» Extrait choisi:
Alternative Santé : Votre livre est destiné à tous les parents. Ne
risquent-ils pas de remuer maladroitement des histoires douloureuses ?
Denise Rebondy : Je crois qu'il faut renforcer les parents dans leur
compétence. Les enfants veulent savoir d'où ils viennent et manifestent
souvent leur soulagement après une clarification. Les parents ne doivent
pas craindre de leur répondre. Bien sûr, il y a parfois des histoires
douloureuses. Je conseille aux parents de rester très simples dans leurs
explications, montrer que la vie continue, même s'il y a eu un accident de
parcours. D'ailleurs si la question vient sur le tapis, c'est probablement
le bon moment pour en parler. C'est aux parents d'être attentifs au bon
moment de l'enfant : s'il ne demande rien, c'est que sa préoccupation est
ailleurs. Mais il faut aussi être à l'écoute des questions non formulées.

» Consigne écrite a: Réécrivez les entrées à partir de la ligne qui contient « How large a » et jusqu'à la fin des entrées. Remplacez « camera » par « viewer » sans rien modifier d'autre.
L'extrait et les entrées n'ont aucun lien entre eux.

» Données fournies:

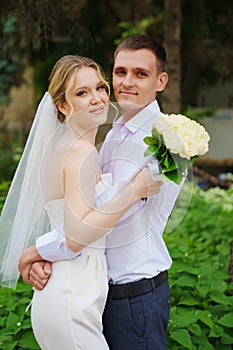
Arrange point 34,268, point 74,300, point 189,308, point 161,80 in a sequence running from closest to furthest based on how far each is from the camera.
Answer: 1. point 74,300
2. point 34,268
3. point 161,80
4. point 189,308

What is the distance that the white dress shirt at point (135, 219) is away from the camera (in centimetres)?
263

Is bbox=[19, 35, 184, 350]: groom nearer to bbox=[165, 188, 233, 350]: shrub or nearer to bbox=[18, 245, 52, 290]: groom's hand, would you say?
bbox=[18, 245, 52, 290]: groom's hand

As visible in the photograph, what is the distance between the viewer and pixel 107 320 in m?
2.73

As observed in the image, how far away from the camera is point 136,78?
111 inches

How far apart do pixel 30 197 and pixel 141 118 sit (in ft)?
1.95

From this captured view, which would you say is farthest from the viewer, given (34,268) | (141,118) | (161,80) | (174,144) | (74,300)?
(161,80)

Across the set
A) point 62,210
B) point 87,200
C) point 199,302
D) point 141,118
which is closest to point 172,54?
point 199,302

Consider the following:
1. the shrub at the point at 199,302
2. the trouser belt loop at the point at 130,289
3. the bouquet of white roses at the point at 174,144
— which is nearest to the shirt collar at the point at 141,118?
the bouquet of white roses at the point at 174,144

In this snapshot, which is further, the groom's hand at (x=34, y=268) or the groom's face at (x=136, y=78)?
the groom's face at (x=136, y=78)

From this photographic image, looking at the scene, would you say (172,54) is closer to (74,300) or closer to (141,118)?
(141,118)

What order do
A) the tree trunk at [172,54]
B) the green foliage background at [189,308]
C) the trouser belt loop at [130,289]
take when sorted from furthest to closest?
1. the tree trunk at [172,54]
2. the green foliage background at [189,308]
3. the trouser belt loop at [130,289]

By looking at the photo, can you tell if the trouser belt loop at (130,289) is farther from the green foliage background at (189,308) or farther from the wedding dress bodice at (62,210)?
the green foliage background at (189,308)

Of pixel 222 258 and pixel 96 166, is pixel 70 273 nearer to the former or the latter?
pixel 96 166

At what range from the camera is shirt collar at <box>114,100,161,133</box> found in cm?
274
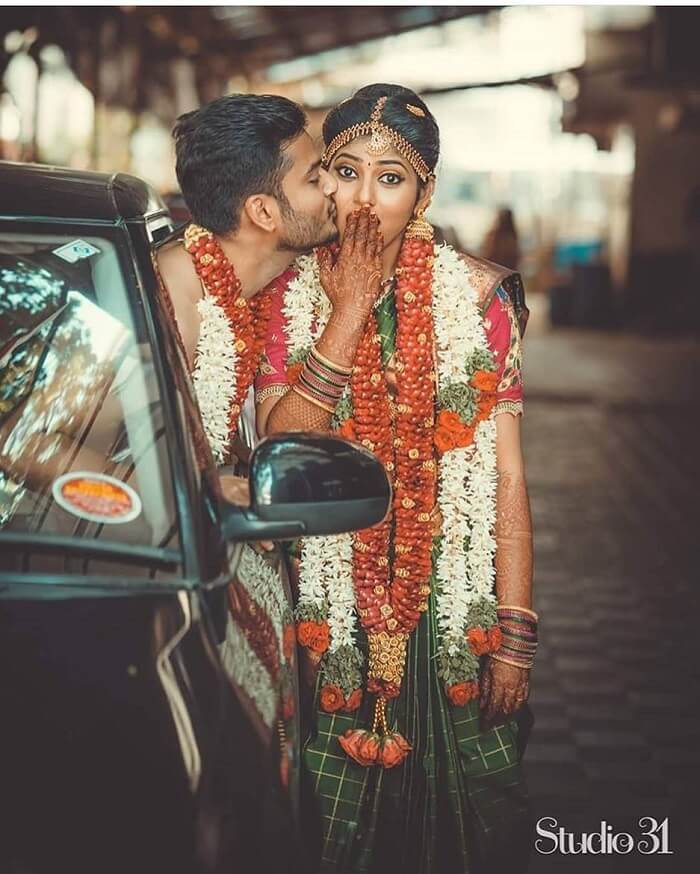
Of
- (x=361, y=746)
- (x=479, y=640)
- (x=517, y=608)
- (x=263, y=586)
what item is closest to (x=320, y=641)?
(x=361, y=746)

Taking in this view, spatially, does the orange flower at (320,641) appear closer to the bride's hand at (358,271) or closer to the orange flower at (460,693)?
the orange flower at (460,693)

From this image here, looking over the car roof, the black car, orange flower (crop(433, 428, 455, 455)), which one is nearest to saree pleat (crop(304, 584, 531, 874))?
orange flower (crop(433, 428, 455, 455))

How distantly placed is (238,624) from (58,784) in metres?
0.42

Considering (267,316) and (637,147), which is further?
(637,147)

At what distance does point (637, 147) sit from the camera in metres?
19.2

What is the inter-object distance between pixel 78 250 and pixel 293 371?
89 cm

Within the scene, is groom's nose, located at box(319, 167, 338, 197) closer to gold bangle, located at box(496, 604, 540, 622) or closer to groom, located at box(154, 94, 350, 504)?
groom, located at box(154, 94, 350, 504)

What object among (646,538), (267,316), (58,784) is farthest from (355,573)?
(646,538)

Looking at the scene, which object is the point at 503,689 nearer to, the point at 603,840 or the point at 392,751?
the point at 392,751

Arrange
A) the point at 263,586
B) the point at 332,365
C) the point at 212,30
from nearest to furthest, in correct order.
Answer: the point at 263,586 → the point at 332,365 → the point at 212,30

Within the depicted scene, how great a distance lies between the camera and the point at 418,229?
2979 millimetres

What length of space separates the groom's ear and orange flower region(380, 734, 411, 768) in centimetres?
126

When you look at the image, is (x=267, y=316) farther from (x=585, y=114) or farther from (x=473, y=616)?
(x=585, y=114)

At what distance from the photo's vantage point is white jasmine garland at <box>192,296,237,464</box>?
2.72m
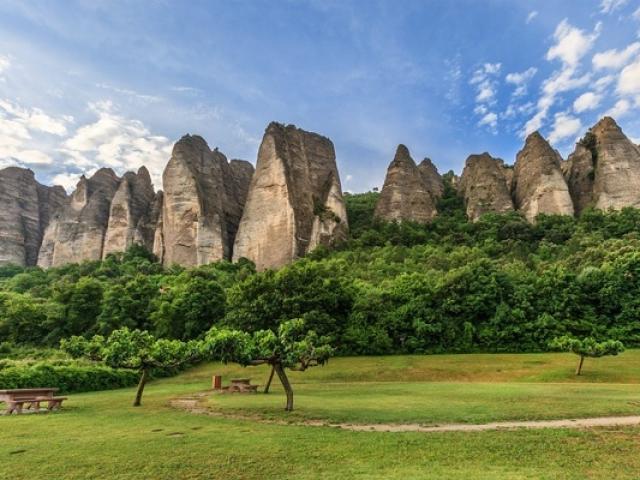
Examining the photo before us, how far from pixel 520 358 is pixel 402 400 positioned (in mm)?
22659

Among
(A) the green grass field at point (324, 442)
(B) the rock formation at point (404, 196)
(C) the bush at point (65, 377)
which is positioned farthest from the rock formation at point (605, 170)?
(C) the bush at point (65, 377)

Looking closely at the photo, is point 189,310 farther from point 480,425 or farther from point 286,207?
point 480,425

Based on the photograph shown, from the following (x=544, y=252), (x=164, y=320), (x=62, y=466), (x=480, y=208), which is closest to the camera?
(x=62, y=466)

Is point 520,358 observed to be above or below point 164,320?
below

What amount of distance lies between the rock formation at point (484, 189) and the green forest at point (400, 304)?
71.3 ft

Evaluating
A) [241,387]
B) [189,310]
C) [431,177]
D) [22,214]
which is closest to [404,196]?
[431,177]

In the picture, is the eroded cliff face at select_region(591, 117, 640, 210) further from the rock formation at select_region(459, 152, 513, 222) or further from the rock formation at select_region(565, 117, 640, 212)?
the rock formation at select_region(459, 152, 513, 222)

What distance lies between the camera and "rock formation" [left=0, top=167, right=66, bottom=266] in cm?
9189

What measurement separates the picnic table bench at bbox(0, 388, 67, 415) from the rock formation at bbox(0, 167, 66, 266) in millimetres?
86492

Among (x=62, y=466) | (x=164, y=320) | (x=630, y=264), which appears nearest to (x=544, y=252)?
(x=630, y=264)

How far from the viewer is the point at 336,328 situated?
43125mm

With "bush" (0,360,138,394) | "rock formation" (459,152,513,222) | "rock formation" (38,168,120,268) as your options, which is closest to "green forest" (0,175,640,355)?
"bush" (0,360,138,394)

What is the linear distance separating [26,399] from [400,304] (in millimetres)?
33878

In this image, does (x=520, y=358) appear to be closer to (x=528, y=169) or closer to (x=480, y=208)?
(x=480, y=208)
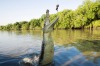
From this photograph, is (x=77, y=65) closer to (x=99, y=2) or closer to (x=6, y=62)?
(x=6, y=62)

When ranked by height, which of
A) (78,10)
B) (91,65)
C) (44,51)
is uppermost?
(78,10)

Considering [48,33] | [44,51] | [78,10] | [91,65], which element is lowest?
[91,65]

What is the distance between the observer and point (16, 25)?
459 feet

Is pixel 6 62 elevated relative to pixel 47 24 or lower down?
lower down

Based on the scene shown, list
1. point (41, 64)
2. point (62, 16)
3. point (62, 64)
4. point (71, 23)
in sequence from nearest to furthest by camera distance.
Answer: point (41, 64) → point (62, 64) → point (71, 23) → point (62, 16)

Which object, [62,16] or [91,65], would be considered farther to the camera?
[62,16]

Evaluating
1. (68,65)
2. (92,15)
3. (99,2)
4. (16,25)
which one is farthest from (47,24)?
(16,25)

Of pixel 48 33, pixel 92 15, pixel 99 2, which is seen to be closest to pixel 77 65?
pixel 48 33

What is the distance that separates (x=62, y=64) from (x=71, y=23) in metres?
77.4

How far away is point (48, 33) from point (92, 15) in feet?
241

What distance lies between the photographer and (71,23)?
285 feet

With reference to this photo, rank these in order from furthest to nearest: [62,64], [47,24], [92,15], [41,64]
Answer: [92,15], [62,64], [41,64], [47,24]

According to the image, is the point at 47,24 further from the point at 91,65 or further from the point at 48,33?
the point at 91,65

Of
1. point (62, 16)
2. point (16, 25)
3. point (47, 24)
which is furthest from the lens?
point (16, 25)
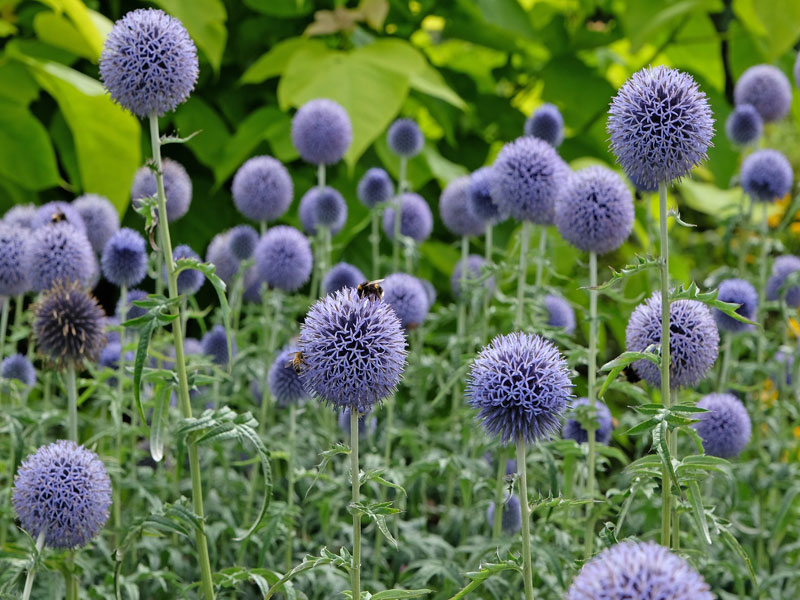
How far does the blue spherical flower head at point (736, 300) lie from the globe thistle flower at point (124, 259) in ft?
5.32

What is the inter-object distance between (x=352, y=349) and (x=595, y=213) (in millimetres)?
957

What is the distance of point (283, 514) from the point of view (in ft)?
6.94

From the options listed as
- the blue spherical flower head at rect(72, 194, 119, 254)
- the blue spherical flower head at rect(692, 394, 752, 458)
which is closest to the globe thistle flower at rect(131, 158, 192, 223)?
the blue spherical flower head at rect(72, 194, 119, 254)

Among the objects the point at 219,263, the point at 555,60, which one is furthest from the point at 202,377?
the point at 555,60

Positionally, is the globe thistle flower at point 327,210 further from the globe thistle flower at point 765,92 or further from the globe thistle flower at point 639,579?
the globe thistle flower at point 639,579

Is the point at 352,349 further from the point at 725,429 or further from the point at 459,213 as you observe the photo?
the point at 459,213

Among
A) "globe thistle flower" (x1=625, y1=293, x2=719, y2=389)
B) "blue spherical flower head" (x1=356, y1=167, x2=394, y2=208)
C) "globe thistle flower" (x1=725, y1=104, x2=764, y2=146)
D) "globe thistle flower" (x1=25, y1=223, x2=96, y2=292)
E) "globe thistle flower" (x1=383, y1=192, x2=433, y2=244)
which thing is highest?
"globe thistle flower" (x1=725, y1=104, x2=764, y2=146)

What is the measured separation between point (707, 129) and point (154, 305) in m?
1.04

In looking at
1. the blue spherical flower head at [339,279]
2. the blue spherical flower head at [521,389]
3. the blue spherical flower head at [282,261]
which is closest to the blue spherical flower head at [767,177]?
the blue spherical flower head at [339,279]

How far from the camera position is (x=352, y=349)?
1.48 metres

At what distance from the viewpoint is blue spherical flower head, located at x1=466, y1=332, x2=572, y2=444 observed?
1.47 meters

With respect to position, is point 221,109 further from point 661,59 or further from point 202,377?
point 202,377

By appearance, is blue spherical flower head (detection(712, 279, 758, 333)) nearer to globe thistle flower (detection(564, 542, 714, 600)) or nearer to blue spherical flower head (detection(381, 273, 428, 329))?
blue spherical flower head (detection(381, 273, 428, 329))

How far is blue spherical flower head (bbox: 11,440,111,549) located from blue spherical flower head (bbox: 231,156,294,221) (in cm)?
126
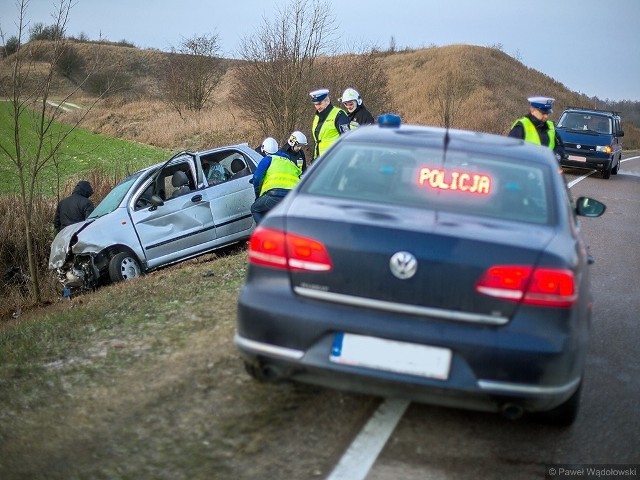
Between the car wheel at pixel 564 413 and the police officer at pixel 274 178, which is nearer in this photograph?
the car wheel at pixel 564 413

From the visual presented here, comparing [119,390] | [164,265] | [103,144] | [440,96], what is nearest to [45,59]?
[164,265]

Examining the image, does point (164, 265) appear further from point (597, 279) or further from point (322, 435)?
point (322, 435)

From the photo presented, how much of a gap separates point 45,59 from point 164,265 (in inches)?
129

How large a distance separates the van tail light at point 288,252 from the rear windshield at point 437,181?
0.49 metres

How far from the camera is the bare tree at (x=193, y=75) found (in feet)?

» Consigne écrite b: Reproduisez à l'identique l'extrait d'entretien sur les questions des enfants concernant leurs origines.

» Résultat attendu a:
How large a distance separates the van tail light at point 288,252 from the rear windshield at point 437,181?
0.49 metres

How far from the viewer is the bare tree at (x=193, y=75) found (in feet)?

» Résultat attendu b:
Alternative Santé : Votre livre est destiné à tous les parents. Ne
risquent-ils pas de remuer maladroitement des histoires douloureuses ?
Denise Rebondy : Je crois qu'il faut renforcer les parents dans leur
compétence. Les enfants veulent savoir d'où ils viennent et manifestent
souvent leur soulagement après une clarification. Les parents ne doivent
pas craindre de leur répondre. Bien sûr, il y a parfois des histoires
douloureuses. Je conseille aux parents de rester très simples dans leurs
explications, montrer que la vie continue, même s'il y a eu un accident de
parcours. D'ailleurs si la question vient sur le tapis, c'est probablement
le bon moment pour en parler. C'est aux parents d'être attentifs au bon
moment de l'enfant : s'il ne demande rien, c'est que sa préoccupation est
ailleurs. Mais il faut aussi être à l'écoute des questions non formulées.